Poster C12, Sunday, March 26, 5:00 – 7:00 pm, Pacific Concourse
The effect of cerebellar lesions on visual attention during motor-cognitive dual-task performance
Erika Künstler1, Albrecht Günther1, Carsten Klingner1, Otto Witte1, Peter Bublak1; 1Jena University Hospital
Cerebellar involvement in motoric coordination has long been established; however, increasing evidence implicates the cerebellum in executive functions, for example in dual-tasking, the concurrent execution of two tasks. The current study therefore assessed how acquired cerebellar lesions affected the simultaneous performance of a cognitive and a motoric task in infarct patients compared to controls. The patient group consisted of 20 individuals with unilateral cerebellar infarcts, isolated strictly to the cerebellum. A healthy matched control group was also tested. Both groups completed a motoric tapping task and a visual attention test under single-task conditions, as well as both tasks simultaneously in a dual-task condition.

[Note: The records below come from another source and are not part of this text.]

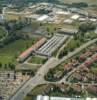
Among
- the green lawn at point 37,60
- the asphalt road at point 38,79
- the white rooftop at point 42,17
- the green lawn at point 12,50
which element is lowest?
the asphalt road at point 38,79

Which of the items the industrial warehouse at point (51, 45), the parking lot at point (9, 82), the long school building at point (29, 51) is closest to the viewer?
the parking lot at point (9, 82)

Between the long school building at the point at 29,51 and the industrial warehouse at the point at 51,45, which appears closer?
the long school building at the point at 29,51

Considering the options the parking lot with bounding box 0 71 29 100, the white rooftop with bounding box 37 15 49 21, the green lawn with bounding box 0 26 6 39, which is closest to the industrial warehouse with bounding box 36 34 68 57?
the parking lot with bounding box 0 71 29 100

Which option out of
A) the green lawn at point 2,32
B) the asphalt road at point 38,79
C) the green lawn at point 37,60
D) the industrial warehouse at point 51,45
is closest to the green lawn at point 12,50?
the green lawn at point 37,60

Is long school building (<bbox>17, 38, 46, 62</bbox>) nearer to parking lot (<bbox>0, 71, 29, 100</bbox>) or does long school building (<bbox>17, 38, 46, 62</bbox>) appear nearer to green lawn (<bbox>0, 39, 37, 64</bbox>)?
green lawn (<bbox>0, 39, 37, 64</bbox>)

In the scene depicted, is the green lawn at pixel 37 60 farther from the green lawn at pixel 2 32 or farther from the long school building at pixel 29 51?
the green lawn at pixel 2 32

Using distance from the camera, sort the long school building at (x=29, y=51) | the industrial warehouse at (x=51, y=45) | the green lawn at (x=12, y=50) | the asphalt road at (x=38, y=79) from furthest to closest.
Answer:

The visual attention task, based on the Theory of Visual Attention, provided estimates of the size of the storage capacity of the visual short-term memory (VSTM; parameter K), as well as the processing speed (parameter C) of participants. C remained stable between the single and dual-task conditions in both groups, although K was significantly reduced in patients in the dual task (p=0,008), but not in controls. In patients, tapping performance also decreased in the dual task condition (p=0,009), whilst the performance of controls remained stable. Furthermore, the lateralization of the infarct had no significant effect on tapping performance, indicating that diminished performance in the dual-task arose due to cognitive dual-tasking costs, rather than from motoric deficits. These findings suggest that the size of the attentional focus, as reflected by VSTM, is adversely affected in cerebellar lesions, rather than processing speed, leading to performance decrements in dual-tasking.